Supply no longer secured: Dahmen calls for help for overloaded clinics

High energy prices and a corona pandemic that is picking up speed are affecting German clinics.

Supply no longer secured: Dahmen calls for help for overloaded clinics

High energy prices and a corona pandemic that is picking up speed are affecting German clinics. Green health expert Dahmen sees the supply at risk and calls for support. Tasks that general practitioners could take on should not be treated in the hospital.

Green health politician Janosch Dahmen warns of gaps in patient care in view of the increasing personnel and liquidity problems in clinics and calls for rapid relief. "The restriction of the supply capacities of our hospitals is extremely worrying," the member of the Bundestag told the "Spiegel". "In many places, the emergency rooms and the rescue service in particular are completely overwhelmed. In an emergency, they find it difficult to refer their patients to a suitable clinic or transfer them to wards with further care," says Dahmen.

The recent increase in Covid patients is encountering an already dramatic shortage of staff - "on the one hand because the staff are often absent due to illness themselves, on the other hand because the people in the health care system simply can't go on in the third year of the pandemic," said the health policy spokesman for the Green Party. parliamentary group.

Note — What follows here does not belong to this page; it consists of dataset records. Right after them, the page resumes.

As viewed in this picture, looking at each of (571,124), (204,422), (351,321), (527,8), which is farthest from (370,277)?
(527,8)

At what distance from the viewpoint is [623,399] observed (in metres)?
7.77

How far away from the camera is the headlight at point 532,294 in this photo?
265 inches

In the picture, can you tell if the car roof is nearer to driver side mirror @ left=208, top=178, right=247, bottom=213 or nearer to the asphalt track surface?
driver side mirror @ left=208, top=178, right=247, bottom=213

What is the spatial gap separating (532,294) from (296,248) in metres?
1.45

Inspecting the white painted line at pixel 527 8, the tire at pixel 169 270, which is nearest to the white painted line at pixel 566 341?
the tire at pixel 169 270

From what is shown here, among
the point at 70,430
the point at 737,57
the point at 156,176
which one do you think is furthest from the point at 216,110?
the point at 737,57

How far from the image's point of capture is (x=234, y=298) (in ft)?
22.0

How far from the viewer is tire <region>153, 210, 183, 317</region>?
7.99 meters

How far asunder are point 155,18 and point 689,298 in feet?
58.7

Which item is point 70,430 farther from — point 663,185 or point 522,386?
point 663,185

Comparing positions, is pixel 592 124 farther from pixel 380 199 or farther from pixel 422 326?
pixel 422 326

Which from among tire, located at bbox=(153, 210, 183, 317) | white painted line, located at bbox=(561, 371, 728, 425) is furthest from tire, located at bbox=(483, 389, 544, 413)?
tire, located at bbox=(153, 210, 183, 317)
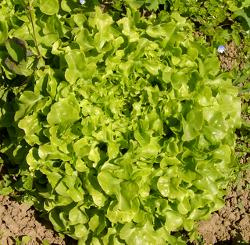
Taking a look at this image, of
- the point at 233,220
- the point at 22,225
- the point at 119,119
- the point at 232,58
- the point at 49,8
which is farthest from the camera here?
the point at 232,58

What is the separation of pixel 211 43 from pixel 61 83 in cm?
157

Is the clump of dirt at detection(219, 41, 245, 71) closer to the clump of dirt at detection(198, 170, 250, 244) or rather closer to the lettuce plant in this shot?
the clump of dirt at detection(198, 170, 250, 244)

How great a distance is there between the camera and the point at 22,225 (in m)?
3.43

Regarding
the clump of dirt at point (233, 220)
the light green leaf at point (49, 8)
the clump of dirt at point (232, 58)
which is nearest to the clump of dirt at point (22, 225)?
the clump of dirt at point (233, 220)

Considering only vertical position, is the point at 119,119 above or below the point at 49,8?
below

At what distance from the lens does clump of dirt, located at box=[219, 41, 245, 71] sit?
13.1 ft

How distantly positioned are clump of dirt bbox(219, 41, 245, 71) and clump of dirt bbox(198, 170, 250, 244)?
0.86 m

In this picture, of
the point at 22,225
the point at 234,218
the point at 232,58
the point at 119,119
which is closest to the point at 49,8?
the point at 119,119

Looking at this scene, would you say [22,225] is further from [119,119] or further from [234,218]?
[234,218]

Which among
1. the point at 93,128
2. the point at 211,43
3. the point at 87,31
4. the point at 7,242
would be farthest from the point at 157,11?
the point at 7,242

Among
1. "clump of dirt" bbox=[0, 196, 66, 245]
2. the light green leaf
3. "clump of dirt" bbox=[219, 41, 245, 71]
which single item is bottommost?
"clump of dirt" bbox=[0, 196, 66, 245]

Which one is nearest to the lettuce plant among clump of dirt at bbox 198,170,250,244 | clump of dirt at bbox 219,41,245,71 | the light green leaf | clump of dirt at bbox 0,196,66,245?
the light green leaf

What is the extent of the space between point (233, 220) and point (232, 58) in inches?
50.9

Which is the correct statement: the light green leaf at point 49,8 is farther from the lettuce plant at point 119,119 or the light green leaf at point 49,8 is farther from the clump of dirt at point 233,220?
the clump of dirt at point 233,220
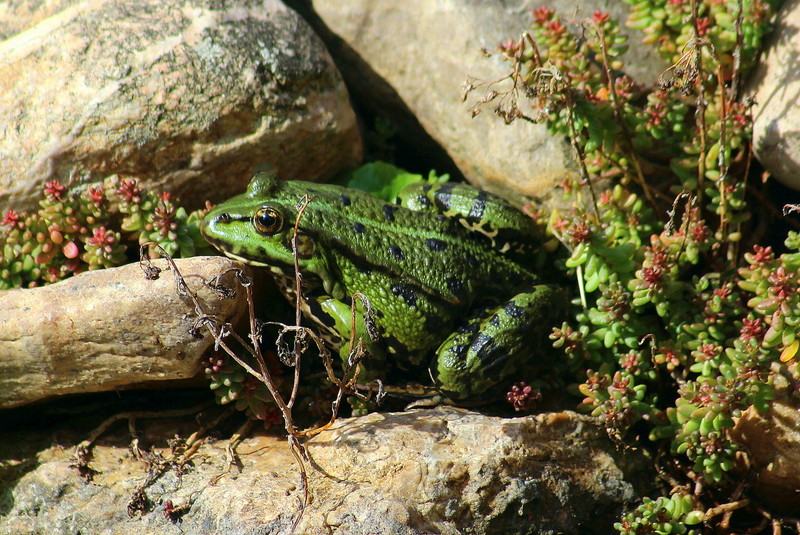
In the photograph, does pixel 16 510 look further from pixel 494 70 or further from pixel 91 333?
pixel 494 70

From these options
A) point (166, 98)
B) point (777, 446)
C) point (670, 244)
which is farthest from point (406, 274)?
point (777, 446)

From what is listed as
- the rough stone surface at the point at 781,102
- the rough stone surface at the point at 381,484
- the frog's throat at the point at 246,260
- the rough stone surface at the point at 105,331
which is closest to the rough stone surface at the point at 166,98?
the frog's throat at the point at 246,260

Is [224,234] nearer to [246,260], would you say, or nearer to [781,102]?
[246,260]

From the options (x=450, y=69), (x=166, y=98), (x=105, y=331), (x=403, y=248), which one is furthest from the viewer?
(x=450, y=69)

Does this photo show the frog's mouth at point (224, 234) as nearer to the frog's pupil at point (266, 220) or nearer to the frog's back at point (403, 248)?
the frog's pupil at point (266, 220)

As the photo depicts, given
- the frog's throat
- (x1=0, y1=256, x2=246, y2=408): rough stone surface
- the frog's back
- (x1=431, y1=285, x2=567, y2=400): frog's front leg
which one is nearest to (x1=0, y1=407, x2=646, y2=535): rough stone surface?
(x1=431, y1=285, x2=567, y2=400): frog's front leg

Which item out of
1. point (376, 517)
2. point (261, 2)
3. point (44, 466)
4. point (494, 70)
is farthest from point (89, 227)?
point (494, 70)
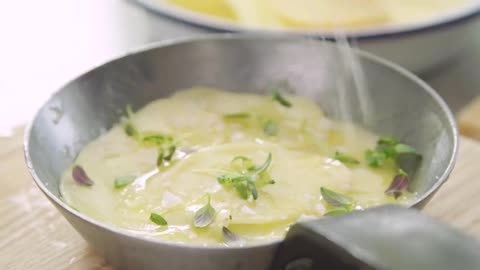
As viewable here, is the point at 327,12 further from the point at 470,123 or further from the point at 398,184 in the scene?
the point at 398,184

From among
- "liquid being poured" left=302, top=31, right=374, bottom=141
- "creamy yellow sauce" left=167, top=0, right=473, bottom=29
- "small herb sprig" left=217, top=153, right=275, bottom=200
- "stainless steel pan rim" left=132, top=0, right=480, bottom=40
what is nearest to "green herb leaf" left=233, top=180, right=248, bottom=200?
"small herb sprig" left=217, top=153, right=275, bottom=200

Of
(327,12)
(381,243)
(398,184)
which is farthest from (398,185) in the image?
(327,12)

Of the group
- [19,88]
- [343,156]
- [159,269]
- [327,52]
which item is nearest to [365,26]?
[327,52]

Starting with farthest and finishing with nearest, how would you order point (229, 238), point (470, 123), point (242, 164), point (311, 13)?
1. point (311, 13)
2. point (470, 123)
3. point (242, 164)
4. point (229, 238)

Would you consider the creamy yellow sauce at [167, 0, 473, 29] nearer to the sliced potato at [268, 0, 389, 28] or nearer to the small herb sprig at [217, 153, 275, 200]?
the sliced potato at [268, 0, 389, 28]

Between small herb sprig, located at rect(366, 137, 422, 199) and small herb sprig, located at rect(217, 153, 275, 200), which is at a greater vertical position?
small herb sprig, located at rect(366, 137, 422, 199)

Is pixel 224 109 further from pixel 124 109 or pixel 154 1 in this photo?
pixel 154 1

Dahmen, himself a doctor, called on the federal and state governments to take action in "Spiegel". "We must immediately stabilize the economic situation of the latches," he said. In addition, hospitals would have to focus on core tasks: "All treatments that can also be provided outside of a hospital, for example in a doctor's office or a medical care center, must now also be relocated there," warned Dahmen. He also called for medical capacities to be pooled. In this way, fewer and fewer healthcare professionals would be distributed among the same "far too large number" of hospital locations: "The quality and quantity of our care have been suffering from this for years, and with it the patients and staff," criticized Dahmen.

He insisted on rapid reforms in the hospital system: "It would be foolish if we didn't start fundamentally reorganizing our hospital landscape in the short term - along the necessary supply requirements, the required quality and the obviously scarce human resources available." According to Dahmen, he assumes that the federal and state governments will soon agree on far-reaching proposals for a comprehensive hospital and emergency reform.